Herman, J. L. (2015). Trauma and recovery: aftermath of violence from domestic abuse to political terror. New York: BasicBooks.

Highlights of Changes From DSM-IV to DSM-5. (n.d.). Diagnostic and Statistical Manual of Mental Disorders, 5th Edition. doi:10.1176/appi.books.9780890425596.388591

How Hiking Is Good for Body and Mind. (n.d.). Retrieved September 04, 2017, from http://www.webmd.com/fitness-exercise/features/hiking-body-mind

Malchiodi, C. A. (2010). The art therapy sourcebook. New York: McGraw-Hill.
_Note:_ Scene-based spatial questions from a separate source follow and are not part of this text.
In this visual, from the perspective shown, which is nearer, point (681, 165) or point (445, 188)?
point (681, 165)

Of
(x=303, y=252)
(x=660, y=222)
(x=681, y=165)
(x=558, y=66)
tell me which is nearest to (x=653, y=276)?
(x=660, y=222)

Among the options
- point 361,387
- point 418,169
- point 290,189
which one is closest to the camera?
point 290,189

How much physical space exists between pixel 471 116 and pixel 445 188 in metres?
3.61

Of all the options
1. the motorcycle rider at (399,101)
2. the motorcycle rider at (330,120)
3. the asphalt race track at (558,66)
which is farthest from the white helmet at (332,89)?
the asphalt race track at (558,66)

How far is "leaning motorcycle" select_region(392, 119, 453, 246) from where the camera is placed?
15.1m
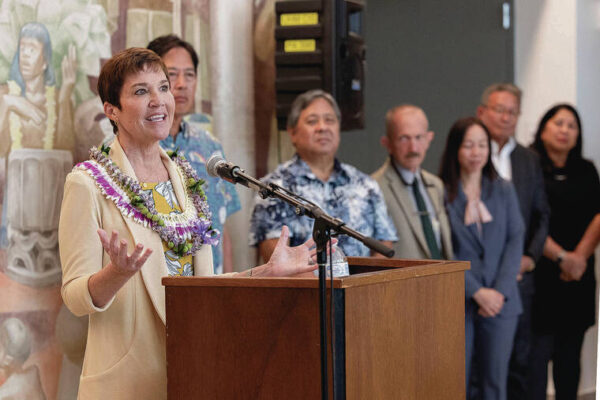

Taylor, B. L., Cavanagh, K., & Strauss, C. (n.d.). The Effectiveness of Mindfulness-Based Interventions in the Perinatal Period: A Systematic Review and Meta-Analysis. Retrieved September 04, 2017, from http://journals.plos.org/plosone/article?id=10.1371%2Fjournal.pone.0155720

Thomadaki, O. O. (2017). Bereavement, post-traumatic stress and post-traumatic growth: through the lenses of positive psychology. European Journal of Psychotraumatology, 8(Sup4), 1351220. doi:10.1080/20008198.2017.1351220

Uppitysciencechick. (n.d.). Retrieved September 04, 2017, from http://www.uppitysciencechick.com/

I. (2015). The Body Keeps the Score: Brain, Mind, and Body in the Healing of Trauma by Bessel van der Kolk, MD | Key Takeaways, Analysis & Review. San Francisco: IDreamBooks Inc.